Rows taken from a spatial reasoning dataset:
+++++
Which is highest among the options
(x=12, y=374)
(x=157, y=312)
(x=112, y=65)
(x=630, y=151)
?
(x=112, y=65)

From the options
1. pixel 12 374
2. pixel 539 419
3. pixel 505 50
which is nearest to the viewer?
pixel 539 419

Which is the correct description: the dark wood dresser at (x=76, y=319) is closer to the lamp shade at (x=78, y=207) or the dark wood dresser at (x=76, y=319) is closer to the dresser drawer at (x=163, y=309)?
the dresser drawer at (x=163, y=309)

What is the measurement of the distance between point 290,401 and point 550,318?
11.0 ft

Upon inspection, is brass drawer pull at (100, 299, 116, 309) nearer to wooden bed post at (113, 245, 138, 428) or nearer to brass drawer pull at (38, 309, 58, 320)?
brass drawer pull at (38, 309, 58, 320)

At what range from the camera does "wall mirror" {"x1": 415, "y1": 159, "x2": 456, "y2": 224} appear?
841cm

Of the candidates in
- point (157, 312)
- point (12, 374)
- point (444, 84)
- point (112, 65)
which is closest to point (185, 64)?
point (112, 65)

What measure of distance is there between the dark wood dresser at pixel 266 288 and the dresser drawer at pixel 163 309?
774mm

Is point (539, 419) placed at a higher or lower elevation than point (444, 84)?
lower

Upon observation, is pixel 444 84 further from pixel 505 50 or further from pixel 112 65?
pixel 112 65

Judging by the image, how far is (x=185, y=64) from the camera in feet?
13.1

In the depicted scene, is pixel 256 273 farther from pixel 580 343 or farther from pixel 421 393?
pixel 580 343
+++++
### [TASK DIRECTIONS]
Render every line of the listing above as a numbered list, omitting the blank lines.

### [EXERCISE RESPONSE]
1. Which is highest among the options
2. (x=12, y=374)
3. (x=157, y=312)
4. (x=112, y=65)
5. (x=630, y=151)
6. ?
7. (x=112, y=65)
8. From the options
9. 1. pixel 12 374
10. 2. pixel 539 419
11. 3. pixel 505 50
12. which is nearest to the viewer?
13. pixel 539 419
14. Which is the correct description: the dark wood dresser at (x=76, y=319) is closer to the lamp shade at (x=78, y=207) or the dark wood dresser at (x=76, y=319) is closer to the dresser drawer at (x=163, y=309)?
15. the dresser drawer at (x=163, y=309)
16. What is the measurement of the distance between point 290,401 and point 550,318?
17. 11.0 ft
18. Upon inspection, is brass drawer pull at (100, 299, 116, 309) nearer to wooden bed post at (113, 245, 138, 428) or nearer to brass drawer pull at (38, 309, 58, 320)?
19. brass drawer pull at (38, 309, 58, 320)
20. At what range from the camera does "wall mirror" {"x1": 415, "y1": 159, "x2": 456, "y2": 224} appear?
21. 841cm
22. Of the candidates in
23. - point (157, 312)
24. - point (12, 374)
25. - point (444, 84)
26. - point (112, 65)
27. which is closest to point (185, 64)?
28. point (112, 65)
29. What measure of distance is there between the dark wood dresser at pixel 266 288 and the dresser drawer at pixel 163 309?
30. 774mm
31. Is point (539, 419) placed at a higher or lower elevation than point (444, 84)?
32. lower
33. Upon observation, is pixel 444 84 further from pixel 505 50 or further from pixel 112 65?
34. pixel 112 65
35. Judging by the image, how far is (x=185, y=64) from the camera in feet?
36. 13.1
37. In the depicted scene, is pixel 256 273 farther from pixel 580 343 or farther from pixel 421 393?
38. pixel 580 343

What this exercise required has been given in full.